- **TEXTE EXTRAIT**:
-------
En effet, seule la qualité en laquelle l’organisme concerné a agi au moment de l’achat du bien peut déterminer l’existence d’un droit à déduction.
(cf. points 38, 44 et disp.)
ARRÊT DE LA COUR (troisième chambre)
2 juin 2005(*)
«TVA – Bien d’investissement acquis par un organisme de droit public – Autorité publique – Opération effectuée en tant qu’assujetti et opération effectuée en tant que non-assujetti – Droit à déduction et à régularisation»
Dans l’affaire C-378/02,
ayant pour objet une demande de décision préjudicielle au titre de l’article 234 CE, introduite par le Hoge Raad (Pays-Bas), par décision du 18 octobre 2002, parvenue à la Cour le 21 octobre 2002, dans la procédure
Waterschap Zeeuws Vlaanderen
contre
Staatssecretaris van Financiën,
LA COUR (troisième chambre),
composée de M. A. Rosas, président de chambre, MM. J.-P. Puissochet, S. von Bahr (rapporteur), J. Malenovský et U. Lõhmus, juges,
avocat général: M. F. G. Jacobs,
greffier: Mme M. Múgica Arzamendi, administrateur principal,
vu la procédure écrite et à la suite de l’audience du 23 septembre 2004,
considérant les observations présentées:
– pour Waterschap Zeeuws Vlaanderen, par M. H. de Kat, en qualité d’agent, assisté de Me R. Brouwen, advocaat,
– pour le gouvernement néerlandais, par Mme S. Terstal, en qualité d’agent,
– pour la Commission des Communautés européennes, par MM. E. Traversa et H. van Vliet et Mme D. W. V. Zijlstra, en qualité d’agents,
ayant entendu l’avocat général en ses conclusions à l’audience du 18 novembre 2004,
rend le présent
Arrêt
1 La demande de décision préjudicielle porte sur l’interprétation de la sixième directive 77/388/CEE du Conseil, du 17 mai 1977, en matière d’harmonisation des législations des États membres relatives aux taxes sur le chiffre d’affaires – Système commun de taxe sur la valeur ajoutée: assiette uniforme (JO L 145, p. 1, ci-après la «sixième directive»).
2 Cette demande a été présentée dans le cadre d’un litige opposant le Waterschap Zeeuws Vlaanderen (ci-après le «WZV») au Staatssecretaris van Financiën au sujet d’une demande de régularisation de la taxe sur la valeur ajoutée (ci-après la «TVA») acquittée par le WZV dans le cadre de la construction et de la livraison d’une installation industrielle.
Le cadre juridique
La réglementation communautaire
3 L’article 2, paragraphe 1, de la sixième directive qui figure sous le titre II, intitulé «Champ d’application», est libellé comme suit:
«Sont soumises à la taxe sur la valeur ajoutée:
1. les livraisons de biens et les prestations de services, effectuées à titre onéreux à l’intérieur du pays par un assujetti agissant en tant que tel».
-------
- **DONNÉES FOURNIES**:
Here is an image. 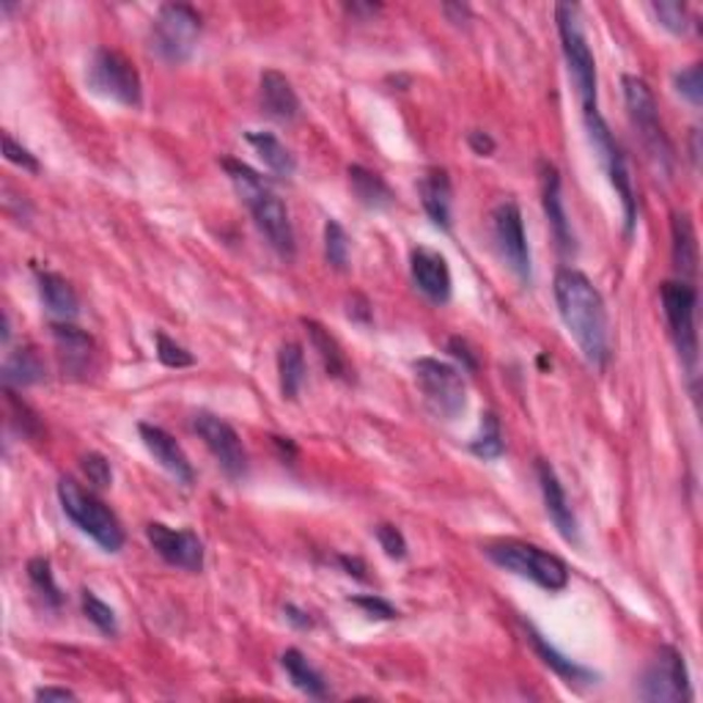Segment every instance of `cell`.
<instances>
[{
  "label": "cell",
  "mask_w": 703,
  "mask_h": 703,
  "mask_svg": "<svg viewBox=\"0 0 703 703\" xmlns=\"http://www.w3.org/2000/svg\"><path fill=\"white\" fill-rule=\"evenodd\" d=\"M201 36V14L187 3H165L152 23V50L165 64H185Z\"/></svg>",
  "instance_id": "9c48e42d"
},
{
  "label": "cell",
  "mask_w": 703,
  "mask_h": 703,
  "mask_svg": "<svg viewBox=\"0 0 703 703\" xmlns=\"http://www.w3.org/2000/svg\"><path fill=\"white\" fill-rule=\"evenodd\" d=\"M470 451L481 460H498L506 451V442H503V431H500V420L494 413H487L481 420V431H478L476 440L470 442Z\"/></svg>",
  "instance_id": "d6a6232c"
},
{
  "label": "cell",
  "mask_w": 703,
  "mask_h": 703,
  "mask_svg": "<svg viewBox=\"0 0 703 703\" xmlns=\"http://www.w3.org/2000/svg\"><path fill=\"white\" fill-rule=\"evenodd\" d=\"M336 561L349 577H355V580H366V564H363L361 558H352V555H338Z\"/></svg>",
  "instance_id": "7dc6e473"
},
{
  "label": "cell",
  "mask_w": 703,
  "mask_h": 703,
  "mask_svg": "<svg viewBox=\"0 0 703 703\" xmlns=\"http://www.w3.org/2000/svg\"><path fill=\"white\" fill-rule=\"evenodd\" d=\"M158 357L163 366L168 368H190L196 363L192 352H187L181 343H176L174 338H168L165 332H158Z\"/></svg>",
  "instance_id": "74e56055"
},
{
  "label": "cell",
  "mask_w": 703,
  "mask_h": 703,
  "mask_svg": "<svg viewBox=\"0 0 703 703\" xmlns=\"http://www.w3.org/2000/svg\"><path fill=\"white\" fill-rule=\"evenodd\" d=\"M39 297L45 309L61 322H72L80 314V300L70 280L59 273H39Z\"/></svg>",
  "instance_id": "d4e9b609"
},
{
  "label": "cell",
  "mask_w": 703,
  "mask_h": 703,
  "mask_svg": "<svg viewBox=\"0 0 703 703\" xmlns=\"http://www.w3.org/2000/svg\"><path fill=\"white\" fill-rule=\"evenodd\" d=\"M492 234L494 242H498L500 256L509 264V269H512L523 284H530V250L528 237H525L523 212H519L517 201L506 198V201H500V204L494 206Z\"/></svg>",
  "instance_id": "4fadbf2b"
},
{
  "label": "cell",
  "mask_w": 703,
  "mask_h": 703,
  "mask_svg": "<svg viewBox=\"0 0 703 703\" xmlns=\"http://www.w3.org/2000/svg\"><path fill=\"white\" fill-rule=\"evenodd\" d=\"M3 158L17 165V168L28 171V174H39V160L25 146H20L9 133H3Z\"/></svg>",
  "instance_id": "b9f144b4"
},
{
  "label": "cell",
  "mask_w": 703,
  "mask_h": 703,
  "mask_svg": "<svg viewBox=\"0 0 703 703\" xmlns=\"http://www.w3.org/2000/svg\"><path fill=\"white\" fill-rule=\"evenodd\" d=\"M284 616L289 618V622L294 624L297 629H311V627H314V618H311V613L300 611V607H297V605H286L284 607Z\"/></svg>",
  "instance_id": "c3c4849f"
},
{
  "label": "cell",
  "mask_w": 703,
  "mask_h": 703,
  "mask_svg": "<svg viewBox=\"0 0 703 703\" xmlns=\"http://www.w3.org/2000/svg\"><path fill=\"white\" fill-rule=\"evenodd\" d=\"M80 467H83V473H86L88 481H91L93 487H99V489L111 487V481H113L111 462H108L102 454H86L80 460Z\"/></svg>",
  "instance_id": "60d3db41"
},
{
  "label": "cell",
  "mask_w": 703,
  "mask_h": 703,
  "mask_svg": "<svg viewBox=\"0 0 703 703\" xmlns=\"http://www.w3.org/2000/svg\"><path fill=\"white\" fill-rule=\"evenodd\" d=\"M59 500L66 517L86 536H91L105 552H118L127 541L122 523L116 514L102 503L93 492L83 489L75 478H61Z\"/></svg>",
  "instance_id": "8992f818"
},
{
  "label": "cell",
  "mask_w": 703,
  "mask_h": 703,
  "mask_svg": "<svg viewBox=\"0 0 703 703\" xmlns=\"http://www.w3.org/2000/svg\"><path fill=\"white\" fill-rule=\"evenodd\" d=\"M663 311L668 319L670 338H674L676 349H679L681 363L687 366L690 377H695L698 366V330H695V309H698V291L687 280H665L663 289Z\"/></svg>",
  "instance_id": "30bf717a"
},
{
  "label": "cell",
  "mask_w": 703,
  "mask_h": 703,
  "mask_svg": "<svg viewBox=\"0 0 703 703\" xmlns=\"http://www.w3.org/2000/svg\"><path fill=\"white\" fill-rule=\"evenodd\" d=\"M244 140H248V143L256 149V154L262 158V163L267 165L273 174L294 176V171H297L294 154H291L273 133H259V129H250V133H244Z\"/></svg>",
  "instance_id": "f546056e"
},
{
  "label": "cell",
  "mask_w": 703,
  "mask_h": 703,
  "mask_svg": "<svg viewBox=\"0 0 703 703\" xmlns=\"http://www.w3.org/2000/svg\"><path fill=\"white\" fill-rule=\"evenodd\" d=\"M536 476H539V487H541V498H544V506L550 519L555 523L558 533L564 536L569 544H580V525H577L575 512L569 506V498H566V489L561 484L558 473L552 470L550 462L539 460L536 462Z\"/></svg>",
  "instance_id": "e0dca14e"
},
{
  "label": "cell",
  "mask_w": 703,
  "mask_h": 703,
  "mask_svg": "<svg viewBox=\"0 0 703 703\" xmlns=\"http://www.w3.org/2000/svg\"><path fill=\"white\" fill-rule=\"evenodd\" d=\"M146 539L165 564L185 572L204 569V541L198 539V533H192V530H174L163 523H149L146 525Z\"/></svg>",
  "instance_id": "9a60e30c"
},
{
  "label": "cell",
  "mask_w": 703,
  "mask_h": 703,
  "mask_svg": "<svg viewBox=\"0 0 703 703\" xmlns=\"http://www.w3.org/2000/svg\"><path fill=\"white\" fill-rule=\"evenodd\" d=\"M555 23H558L561 47H564V59L566 66H569L572 83L577 88V97H580L582 113L586 116L599 113L597 61H593L591 45H588L586 30H582L580 7H575V3H558L555 7Z\"/></svg>",
  "instance_id": "5b68a950"
},
{
  "label": "cell",
  "mask_w": 703,
  "mask_h": 703,
  "mask_svg": "<svg viewBox=\"0 0 703 703\" xmlns=\"http://www.w3.org/2000/svg\"><path fill=\"white\" fill-rule=\"evenodd\" d=\"M138 431L143 445L149 448V454L160 462V467H165V470H168L176 481L185 484V487H190V484L196 481V470H192L185 448L176 442V437H171L163 426L154 424H140Z\"/></svg>",
  "instance_id": "ac0fdd59"
},
{
  "label": "cell",
  "mask_w": 703,
  "mask_h": 703,
  "mask_svg": "<svg viewBox=\"0 0 703 703\" xmlns=\"http://www.w3.org/2000/svg\"><path fill=\"white\" fill-rule=\"evenodd\" d=\"M624 102H627V113L632 127L638 129L640 143H643L645 154L651 158L654 168L663 176H670L674 171V143H670L668 133H665L663 122H660L657 99L651 93L649 83L638 75H624Z\"/></svg>",
  "instance_id": "277c9868"
},
{
  "label": "cell",
  "mask_w": 703,
  "mask_h": 703,
  "mask_svg": "<svg viewBox=\"0 0 703 703\" xmlns=\"http://www.w3.org/2000/svg\"><path fill=\"white\" fill-rule=\"evenodd\" d=\"M325 256L327 264L338 273L349 267V237L338 221L325 223Z\"/></svg>",
  "instance_id": "e575fe53"
},
{
  "label": "cell",
  "mask_w": 703,
  "mask_h": 703,
  "mask_svg": "<svg viewBox=\"0 0 703 703\" xmlns=\"http://www.w3.org/2000/svg\"><path fill=\"white\" fill-rule=\"evenodd\" d=\"M374 533H377L379 547H382L388 558H393V561L407 558V539H404V533H401V530L396 528V525L382 523V525H377V528H374Z\"/></svg>",
  "instance_id": "f35d334b"
},
{
  "label": "cell",
  "mask_w": 703,
  "mask_h": 703,
  "mask_svg": "<svg viewBox=\"0 0 703 703\" xmlns=\"http://www.w3.org/2000/svg\"><path fill=\"white\" fill-rule=\"evenodd\" d=\"M651 12L657 14L660 25L668 28L670 34L681 36L687 34V28H690V14H687L685 3H676V0H660V3L651 7Z\"/></svg>",
  "instance_id": "d590c367"
},
{
  "label": "cell",
  "mask_w": 703,
  "mask_h": 703,
  "mask_svg": "<svg viewBox=\"0 0 703 703\" xmlns=\"http://www.w3.org/2000/svg\"><path fill=\"white\" fill-rule=\"evenodd\" d=\"M86 83L93 93L113 99L118 105L138 108L143 102V83H140L138 70L118 50H108V47L93 50L86 70Z\"/></svg>",
  "instance_id": "52a82bcc"
},
{
  "label": "cell",
  "mask_w": 703,
  "mask_h": 703,
  "mask_svg": "<svg viewBox=\"0 0 703 703\" xmlns=\"http://www.w3.org/2000/svg\"><path fill=\"white\" fill-rule=\"evenodd\" d=\"M640 698L654 703H679L690 698V676L685 657L674 645H663L657 657L651 660L640 679Z\"/></svg>",
  "instance_id": "7c38bea8"
},
{
  "label": "cell",
  "mask_w": 703,
  "mask_h": 703,
  "mask_svg": "<svg viewBox=\"0 0 703 703\" xmlns=\"http://www.w3.org/2000/svg\"><path fill=\"white\" fill-rule=\"evenodd\" d=\"M415 382L424 393L426 407L442 420H454L467 407V385L460 368L448 366L437 357H420L415 361Z\"/></svg>",
  "instance_id": "ba28073f"
},
{
  "label": "cell",
  "mask_w": 703,
  "mask_h": 703,
  "mask_svg": "<svg viewBox=\"0 0 703 703\" xmlns=\"http://www.w3.org/2000/svg\"><path fill=\"white\" fill-rule=\"evenodd\" d=\"M674 86H676V91H679L681 97H685L687 102H690V105L701 108V102H703V70H701V64H692V66H687V70L676 72Z\"/></svg>",
  "instance_id": "8d00e7d4"
},
{
  "label": "cell",
  "mask_w": 703,
  "mask_h": 703,
  "mask_svg": "<svg viewBox=\"0 0 703 703\" xmlns=\"http://www.w3.org/2000/svg\"><path fill=\"white\" fill-rule=\"evenodd\" d=\"M420 204L426 215L442 231H451V206H454V187L445 168H429L418 181Z\"/></svg>",
  "instance_id": "ffe728a7"
},
{
  "label": "cell",
  "mask_w": 703,
  "mask_h": 703,
  "mask_svg": "<svg viewBox=\"0 0 703 703\" xmlns=\"http://www.w3.org/2000/svg\"><path fill=\"white\" fill-rule=\"evenodd\" d=\"M442 12H445L448 17H451V23H456V25H462L470 20V9L460 7V3H445V7H442Z\"/></svg>",
  "instance_id": "681fc988"
},
{
  "label": "cell",
  "mask_w": 703,
  "mask_h": 703,
  "mask_svg": "<svg viewBox=\"0 0 703 703\" xmlns=\"http://www.w3.org/2000/svg\"><path fill=\"white\" fill-rule=\"evenodd\" d=\"M278 379L284 399L294 401L305 385V352L300 343L289 341L278 352Z\"/></svg>",
  "instance_id": "4dcf8cb0"
},
{
  "label": "cell",
  "mask_w": 703,
  "mask_h": 703,
  "mask_svg": "<svg viewBox=\"0 0 703 703\" xmlns=\"http://www.w3.org/2000/svg\"><path fill=\"white\" fill-rule=\"evenodd\" d=\"M555 303H558L561 319L580 347L588 366L605 368L611 361V322H607L605 297L599 294L591 278L580 269H558Z\"/></svg>",
  "instance_id": "6da1fadb"
},
{
  "label": "cell",
  "mask_w": 703,
  "mask_h": 703,
  "mask_svg": "<svg viewBox=\"0 0 703 703\" xmlns=\"http://www.w3.org/2000/svg\"><path fill=\"white\" fill-rule=\"evenodd\" d=\"M347 176H349V187H352L355 198L361 201L363 206H366V210L379 212V210H388V206H393V201H396L393 190H390V185L379 174L363 168V165H349Z\"/></svg>",
  "instance_id": "484cf974"
},
{
  "label": "cell",
  "mask_w": 703,
  "mask_h": 703,
  "mask_svg": "<svg viewBox=\"0 0 703 703\" xmlns=\"http://www.w3.org/2000/svg\"><path fill=\"white\" fill-rule=\"evenodd\" d=\"M349 319L363 322V325L372 322V305H368V300L363 294H355L349 300Z\"/></svg>",
  "instance_id": "f6af8a7d"
},
{
  "label": "cell",
  "mask_w": 703,
  "mask_h": 703,
  "mask_svg": "<svg viewBox=\"0 0 703 703\" xmlns=\"http://www.w3.org/2000/svg\"><path fill=\"white\" fill-rule=\"evenodd\" d=\"M55 347H59V357L64 372L70 374H86L88 363L93 355V338L86 330L75 327L72 322H61L53 325Z\"/></svg>",
  "instance_id": "7402d4cb"
},
{
  "label": "cell",
  "mask_w": 703,
  "mask_h": 703,
  "mask_svg": "<svg viewBox=\"0 0 703 703\" xmlns=\"http://www.w3.org/2000/svg\"><path fill=\"white\" fill-rule=\"evenodd\" d=\"M28 580L50 607H59L61 602H64V593H61L59 582H55L53 566H50V561L47 558H41V555H36V558L28 561Z\"/></svg>",
  "instance_id": "1f68e13d"
},
{
  "label": "cell",
  "mask_w": 703,
  "mask_h": 703,
  "mask_svg": "<svg viewBox=\"0 0 703 703\" xmlns=\"http://www.w3.org/2000/svg\"><path fill=\"white\" fill-rule=\"evenodd\" d=\"M47 377L45 361L39 357L34 347H23L7 357L3 363V385L7 388H28V385L41 382Z\"/></svg>",
  "instance_id": "83f0119b"
},
{
  "label": "cell",
  "mask_w": 703,
  "mask_h": 703,
  "mask_svg": "<svg viewBox=\"0 0 703 703\" xmlns=\"http://www.w3.org/2000/svg\"><path fill=\"white\" fill-rule=\"evenodd\" d=\"M223 168H226L237 196L242 198V204L248 206L253 221H256L259 231L267 237V242L273 244L284 259L294 256V226H291L289 210L284 206V201L269 190L267 181L250 168V165L239 163V160H223Z\"/></svg>",
  "instance_id": "7a4b0ae2"
},
{
  "label": "cell",
  "mask_w": 703,
  "mask_h": 703,
  "mask_svg": "<svg viewBox=\"0 0 703 703\" xmlns=\"http://www.w3.org/2000/svg\"><path fill=\"white\" fill-rule=\"evenodd\" d=\"M352 605L361 607L368 618H377V622H393L399 618V611L390 605L388 599L377 597V593H363V597H352Z\"/></svg>",
  "instance_id": "ab89813d"
},
{
  "label": "cell",
  "mask_w": 703,
  "mask_h": 703,
  "mask_svg": "<svg viewBox=\"0 0 703 703\" xmlns=\"http://www.w3.org/2000/svg\"><path fill=\"white\" fill-rule=\"evenodd\" d=\"M280 665H284L286 676H289V681L297 687V690L305 692L309 698H327L325 679H322L319 670L309 663V657H305L303 651L300 649L284 651Z\"/></svg>",
  "instance_id": "f1b7e54d"
},
{
  "label": "cell",
  "mask_w": 703,
  "mask_h": 703,
  "mask_svg": "<svg viewBox=\"0 0 703 703\" xmlns=\"http://www.w3.org/2000/svg\"><path fill=\"white\" fill-rule=\"evenodd\" d=\"M484 552H487V558L494 566L512 572L517 577H525V580L536 582V586L550 593H558L569 586V566L558 555L544 552L541 547L528 544V541H492V544L484 547Z\"/></svg>",
  "instance_id": "3957f363"
},
{
  "label": "cell",
  "mask_w": 703,
  "mask_h": 703,
  "mask_svg": "<svg viewBox=\"0 0 703 703\" xmlns=\"http://www.w3.org/2000/svg\"><path fill=\"white\" fill-rule=\"evenodd\" d=\"M467 143H470L473 152L481 154V158H489V154L494 152V140H492V135L481 133V129H473V133L467 135Z\"/></svg>",
  "instance_id": "ee69618b"
},
{
  "label": "cell",
  "mask_w": 703,
  "mask_h": 703,
  "mask_svg": "<svg viewBox=\"0 0 703 703\" xmlns=\"http://www.w3.org/2000/svg\"><path fill=\"white\" fill-rule=\"evenodd\" d=\"M80 602H83V613H86L88 622H91L99 632L105 635V638H116L118 618H116V613H113V607L105 605V602H102V599H99L93 591H83Z\"/></svg>",
  "instance_id": "836d02e7"
},
{
  "label": "cell",
  "mask_w": 703,
  "mask_h": 703,
  "mask_svg": "<svg viewBox=\"0 0 703 703\" xmlns=\"http://www.w3.org/2000/svg\"><path fill=\"white\" fill-rule=\"evenodd\" d=\"M539 174H541V204H544V215L550 221L552 234L558 239V248L564 253H572L575 250V231H572V223L566 217V206L564 198H561V174L558 168L547 160L539 163Z\"/></svg>",
  "instance_id": "d6986e66"
},
{
  "label": "cell",
  "mask_w": 703,
  "mask_h": 703,
  "mask_svg": "<svg viewBox=\"0 0 703 703\" xmlns=\"http://www.w3.org/2000/svg\"><path fill=\"white\" fill-rule=\"evenodd\" d=\"M523 629H525V640L533 645V651L541 657V663H544L547 668L555 670L561 679H566L569 685H588V681L597 679V674H593V670L582 668V665H577L575 660H569L566 654H561V651L555 649V645H552L550 640L539 632V629L530 627V624H523Z\"/></svg>",
  "instance_id": "cb8c5ba5"
},
{
  "label": "cell",
  "mask_w": 703,
  "mask_h": 703,
  "mask_svg": "<svg viewBox=\"0 0 703 703\" xmlns=\"http://www.w3.org/2000/svg\"><path fill=\"white\" fill-rule=\"evenodd\" d=\"M262 105L278 122H294L300 116V97H297L294 86L289 83V77L280 72L267 70L262 72Z\"/></svg>",
  "instance_id": "603a6c76"
},
{
  "label": "cell",
  "mask_w": 703,
  "mask_h": 703,
  "mask_svg": "<svg viewBox=\"0 0 703 703\" xmlns=\"http://www.w3.org/2000/svg\"><path fill=\"white\" fill-rule=\"evenodd\" d=\"M670 239H674V267L681 278H695L698 273V237L687 212H674L670 217Z\"/></svg>",
  "instance_id": "4316f807"
},
{
  "label": "cell",
  "mask_w": 703,
  "mask_h": 703,
  "mask_svg": "<svg viewBox=\"0 0 703 703\" xmlns=\"http://www.w3.org/2000/svg\"><path fill=\"white\" fill-rule=\"evenodd\" d=\"M410 273H413L415 286L429 297L435 305H445L454 291V278L448 267L445 256L431 248H415L410 256Z\"/></svg>",
  "instance_id": "2e32d148"
},
{
  "label": "cell",
  "mask_w": 703,
  "mask_h": 703,
  "mask_svg": "<svg viewBox=\"0 0 703 703\" xmlns=\"http://www.w3.org/2000/svg\"><path fill=\"white\" fill-rule=\"evenodd\" d=\"M36 701H77V695L66 687H39L36 690Z\"/></svg>",
  "instance_id": "bcb514c9"
},
{
  "label": "cell",
  "mask_w": 703,
  "mask_h": 703,
  "mask_svg": "<svg viewBox=\"0 0 703 703\" xmlns=\"http://www.w3.org/2000/svg\"><path fill=\"white\" fill-rule=\"evenodd\" d=\"M352 14H366V12H377L379 7H361V3H352V7H347Z\"/></svg>",
  "instance_id": "f907efd6"
},
{
  "label": "cell",
  "mask_w": 703,
  "mask_h": 703,
  "mask_svg": "<svg viewBox=\"0 0 703 703\" xmlns=\"http://www.w3.org/2000/svg\"><path fill=\"white\" fill-rule=\"evenodd\" d=\"M192 429L204 440V445L210 448V454L215 456L217 465H221V470L226 473L228 478L239 481V478L248 476V451H244L237 429H234L228 420L217 418V415L212 413H196Z\"/></svg>",
  "instance_id": "5bb4252c"
},
{
  "label": "cell",
  "mask_w": 703,
  "mask_h": 703,
  "mask_svg": "<svg viewBox=\"0 0 703 703\" xmlns=\"http://www.w3.org/2000/svg\"><path fill=\"white\" fill-rule=\"evenodd\" d=\"M303 327L311 338V347L316 349V355H319L322 366H325L327 377L338 379V382H347V385L355 382V366L349 363L341 341H338V338L316 319H303Z\"/></svg>",
  "instance_id": "44dd1931"
},
{
  "label": "cell",
  "mask_w": 703,
  "mask_h": 703,
  "mask_svg": "<svg viewBox=\"0 0 703 703\" xmlns=\"http://www.w3.org/2000/svg\"><path fill=\"white\" fill-rule=\"evenodd\" d=\"M448 352L462 363L465 372H476L478 368V357L473 355V349L467 347V341H462V338H451V341H448Z\"/></svg>",
  "instance_id": "7bdbcfd3"
},
{
  "label": "cell",
  "mask_w": 703,
  "mask_h": 703,
  "mask_svg": "<svg viewBox=\"0 0 703 703\" xmlns=\"http://www.w3.org/2000/svg\"><path fill=\"white\" fill-rule=\"evenodd\" d=\"M586 127L599 163L605 165L607 176H611V185L616 187L618 198H622L624 234L632 237L635 223H638V201H635V187H632V176H629V168H627V160H624L622 149H618L616 138H613L611 127H607L605 118L599 116V113L586 116Z\"/></svg>",
  "instance_id": "8fae6325"
}]
</instances>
-------
- **CONSIGNE**: Recopiez mot pour mot, dans l'arrêt sur la TVA, tout ce qui va de « En effet, seule » jusqu'à « 44 et disp.) ».

- **RÉPONSE**:
En effet, seule la qualité en laquelle l’organisme concerné a agi au moment de l’achat du bien peut déterminer l’existence d’un droit à déduction.
(cf. points 38, 44 et disp.)